**Work required**.
A faithful copy of all the records is needed, with the pictures omitted.

**Information supplied**.
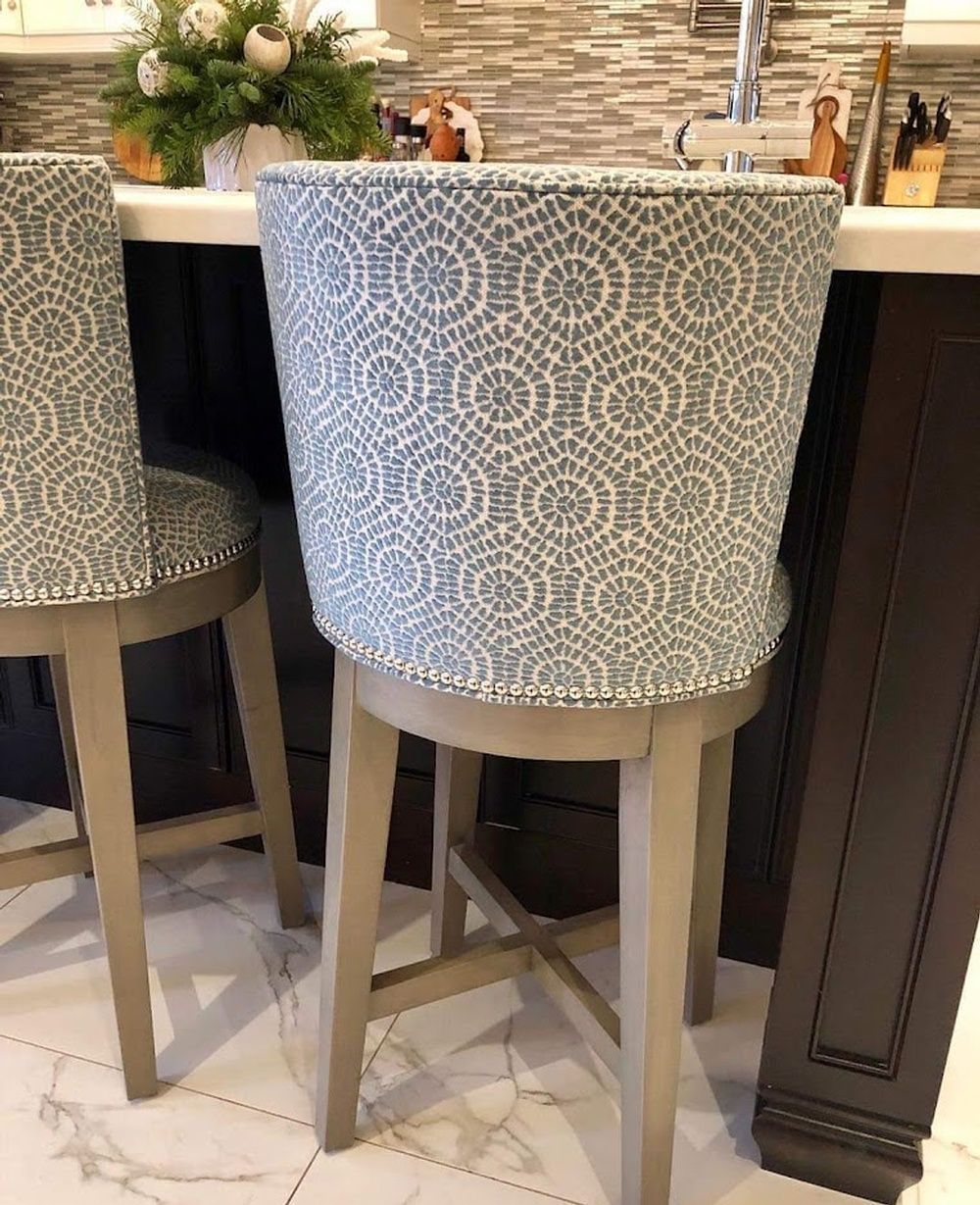 Two gray bar stools with blue and white patterned backs and seats, at a kitchen counter.
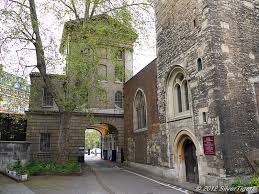 The rear of St. Bartholomew Hospital's King Henry VIII Gate showing the west end entrance to the parish church of St. Bartholemew the Less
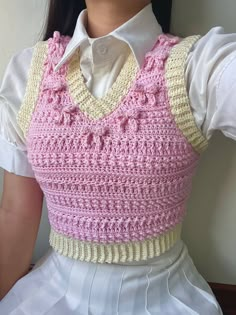 a woman wearing a pink and white top with crocheted details on the chest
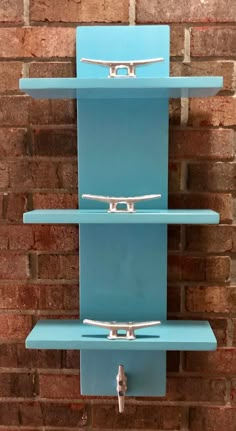 a blue wall mounted shelf with three shelves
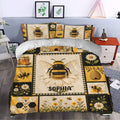 Bee duvet cover displayed in a bedroom with honeybees, flowers, beehives, and honeycomb patterns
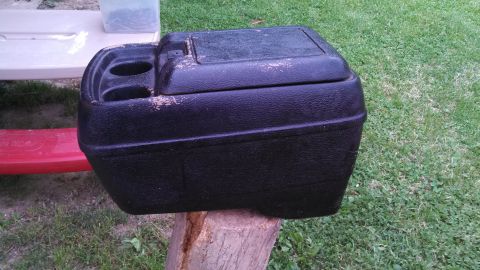 1979 Ford Bronco - This center console, likely from an older vehicle, features dual cup holders and a hinged storage compartment.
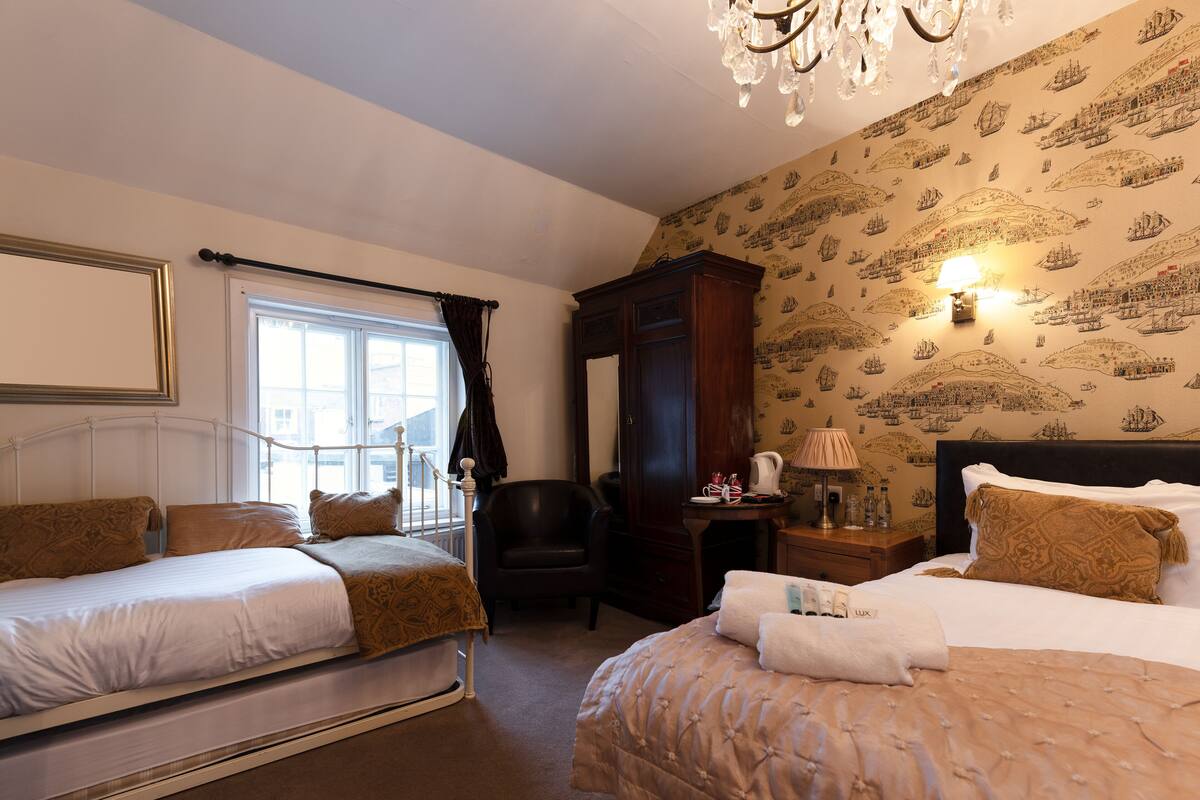 A hotel room with two beds, a sitting area, a chandelier, and a wall with maritime-themed wallpaper.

**Written response**.
 Two gray bar stools with blue and white patterned backs and seats, at a kitchen counter.
 The rear of St. Bartholomew Hospital's King Henry VIII Gate showing the west end entrance to the parish church of St. Bartholemew the Less
 a woman wearing a pink and white top with crocheted details on the chest
 a blue wall mounted shelf with three shelves
 Bee duvet cover displayed in a bedroom with honeybees, flowers, beehives, and honeycomb patterns
 1979 Ford Bronco - This center console, likely from an older vehicle, features dual cup holders and a hinged storage compartment.
 A hotel room with two beds, a sitting area, a chandelier, and a wall with maritime-themed wallpaper.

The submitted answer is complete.